## Material shown:
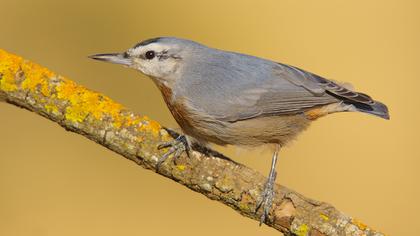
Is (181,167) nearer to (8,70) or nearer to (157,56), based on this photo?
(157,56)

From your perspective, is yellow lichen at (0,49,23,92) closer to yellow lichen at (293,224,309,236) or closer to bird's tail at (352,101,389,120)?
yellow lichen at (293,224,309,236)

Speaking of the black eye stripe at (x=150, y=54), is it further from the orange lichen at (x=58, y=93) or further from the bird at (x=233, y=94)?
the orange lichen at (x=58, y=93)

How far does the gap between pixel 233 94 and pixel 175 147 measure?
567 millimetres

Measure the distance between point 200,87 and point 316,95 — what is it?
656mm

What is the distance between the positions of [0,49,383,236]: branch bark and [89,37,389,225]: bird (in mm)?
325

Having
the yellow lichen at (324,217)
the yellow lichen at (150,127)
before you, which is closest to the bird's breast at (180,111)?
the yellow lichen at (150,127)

==

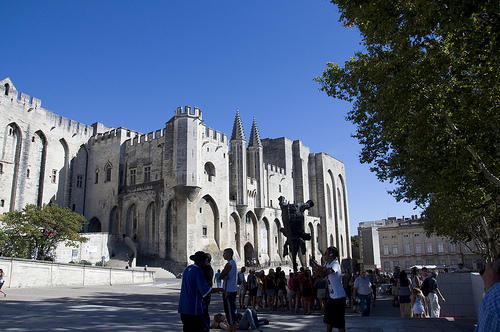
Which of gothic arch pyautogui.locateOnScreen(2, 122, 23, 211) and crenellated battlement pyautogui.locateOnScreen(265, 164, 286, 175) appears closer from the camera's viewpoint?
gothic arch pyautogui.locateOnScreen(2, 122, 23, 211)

* * *

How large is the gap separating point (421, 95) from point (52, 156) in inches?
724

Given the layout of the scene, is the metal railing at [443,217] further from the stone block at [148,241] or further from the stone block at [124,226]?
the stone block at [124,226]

## Stated exercise:
Output the lines of the entries as a JSON list of strings, one string per line and blank lines omitted, starting at the line containing "Is (181,167) nearer" and ending at the line containing "567 millimetres".

## Solution for this exercise:
[
  "Is (181,167) nearer to (8,70) or nearer to (157,56), based on this photo?",
  "(157,56)",
  "From your perspective, is yellow lichen at (0,49,23,92) closer to yellow lichen at (293,224,309,236) or closer to bird's tail at (352,101,389,120)?",
  "yellow lichen at (293,224,309,236)",
  "Speaking of the black eye stripe at (x=150, y=54), is it further from the orange lichen at (x=58, y=93) or further from the bird at (x=233, y=94)?",
  "the orange lichen at (x=58, y=93)",
  "How far does the gap between pixel 233 94 and pixel 175 147 measure?",
  "567 millimetres"
]